I don't know of anything else. The trouble here is multi-fold 1: some entity is removing this directory when they shouldn't, and they're not announcing when it's happening. 2: If we were to instrument every call to remove the directory in the crio binary, and let folks try, there's no saying we'll reproduce it. This is the worst kind of bug IMO: sporatic, probably due to a race, with no clear reproducer. It may help me to have the must-gather/sos_report that you currently have. I can try digging around in it One lead we have is it has happened more than expected on assisted installer installations. Was the one you found such an installation?
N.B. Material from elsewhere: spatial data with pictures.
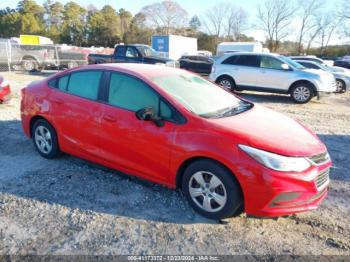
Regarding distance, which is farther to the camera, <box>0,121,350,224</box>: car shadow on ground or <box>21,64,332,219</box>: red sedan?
<box>0,121,350,224</box>: car shadow on ground

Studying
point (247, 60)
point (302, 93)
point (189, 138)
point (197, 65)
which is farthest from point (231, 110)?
point (197, 65)

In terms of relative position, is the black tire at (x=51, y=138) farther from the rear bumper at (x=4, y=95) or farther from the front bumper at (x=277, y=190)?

for tracking, there is some work to make the container/storage library locking better optimized for cri-o: https://github.com/containers/storage/issues/1332 It's my hope that that work ties up the issues here
Hello @pehunt, Please find the below link containing the cluster Must-Gather and Sosreport. https://attachments.access.redhat.com/hydra/rest/cases/03316257/attachments/93c5c6f4-09fb-4d6f-b02b-4526a55de384?usePresignedUrl=true One lead we have is it has happened more than expected on assisted installer installations. Was the one you found such an installation? >>> Here, CU tried cluster installation OCP 4.10.26 on VMware using the UPI method.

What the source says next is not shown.